▶ Texte cité
§

Une Flûte sans couleurs
Opéra de Marseille (6 représentations, du 24 septembre au 6 octobre)
Opéra en 2 actes. Livret, Emanuel SCHIKANEDER
Création à Vienne, Theater auf der Wieden, le 30 septembre 1791
Coproduction Opéra de Marseille / Opéra de Nice
Direction musicale, Lawrence Foster. Mise en scène, Numa Sadoul. Décors et costumes, Pascal Lecocq. Lumières, Philippe Mombellet.
Pamina, Anne-Catherine Gillet. Reine de la Nuit, Serenad Uyar. 1e Dame, Anaïs Constans. 2e Dame, Madjouline Zerari. 3e Dame, Lucie Roche. Papagena, Caroline Meng
Tamino, Cyrille Dubois. Papageno, Philippe Estèphe. Sarastro, Wenwei Zhang. Monostatos, Loïc Félix. Orateur, Frédéric Caton. 1er Prêtre / 2e Homme armé, Guilhem Worms. 2e Prêtre / 1er Homme armé, Christophe Berry.
Enfants de la Maîtrise des Bouches-du-Rhône
Orchestre et Chœur de l’Opéra de Marseille
Encore une production sauvée par les voix ! Comme le Don Giovanni des Chorégies cet été (2019), comme La Traviata en ouverture récente de saison à l’Opéra Garnier… Le public a légitimement applaudi le plateau, de qualité, mais boudé les choix scénographiques.
Encore une production sauvée par les voix ! Comme le Don Giovanni des Chorégies cet été (2019), comme La Traviata en ouverture récente de saison à l’Opéra Garnier…
Même si le public est accueilli par des pépiements d’oiseaux, en cette production presque anniversaire (création le 30 septembre 1791) la suite quittera le ciel…
Cette Flûte, créée en 2016 à Nice, est sans couleurs, limitée aux oppositions noir/blanc, très esthétiques certes et soulignés par des lumières somptueuses, mais qui plombent une œuvre dont la dimension féérique a ainsi totalement disparu.
Ostensiblement maçonnique (tabliers, symboles géométriques…) et manichéen, le parti pris s’est révélé trop appuyé pour être convaincant. A trop vouloir démontrer – comme la dualité du monde et des êtres -, on devient lourd et peu lisible. En revanche les épreuves initiatiques du jeune couple « élu » sont traitées avec une justesse délicate : l’économie d’effets du jeu de reflets et de la lumière rougeoyante va au cœur même de la symbolique.

§

▶ Extrait de données
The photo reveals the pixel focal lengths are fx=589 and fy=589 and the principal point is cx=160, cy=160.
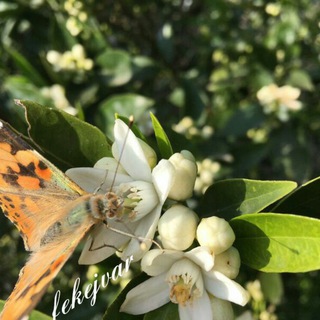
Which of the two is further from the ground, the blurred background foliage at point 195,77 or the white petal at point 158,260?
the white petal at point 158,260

§

▶ Consignes de l'exercice
(a) Dans la critique d'opéra, qui assure la direction musicale ?
(b) Quelles personnes la critique d'opéra nomme-t-elle pour la direction musicale, la mise en scène, les décors et costumes et les lumières ?
(c) Prolongez la critique d'opéra à partir de sa dernière phrase.
Le matériel n'a aucun lien avec la critique d'opéra.

▶ Liste des réponses
(a) Lawrence Foster.

(b) Lawrence Foster, Numa Sadoul, Pascal Lecocq, Philippe Mombellet

(c)
Dans une Flûte, on attend surtout la Reine de la Nuit, Sarastro, et le couple pétillant Papageno-Papagena. Las ! Papageno et Papagena ne pétillaient ni ne sautillaient, alourdis par l’atmosphère de plomb qui pesait sur l’ensemble. Même les costumes, qui se voulaient eux aussi symboliques, ne montraient ni grâce ni explosion de couleurs ni chatoiement de plumes ! Le talent de Philippe Estèphe et Caroline Meng, victimes collatérales de Numa Sadoul, n’est pas en cause…
La Reine de la Nuit, à la virtuosité attendue, s’est révélée d’une platitude désespérante. Habillée et coiffée (perruque blanche) comme le reste de la troupe, Serenad Uyar n’avait aucun charisme – ceci expliquant sans doute cela -, aucune aura, aucun mystère. S’agitant autour de ses partenaires, elle cultivait avec les uns et les autres une familiarité, voire une promiscuité tactile, que récuse totalement son rôle ! Rien de « l’orgueilleuse mère » ni de la souveraine inaccessible, et son deuxième air, tant attendu, s’est dessiné dans une stridence métallique inopportune. A contrario, plus comédienne que chanteuse, elle a magistralement exprimé la fureur et la rage d’un personnage dont on ne retient trop souvent que l’autorité hiératique.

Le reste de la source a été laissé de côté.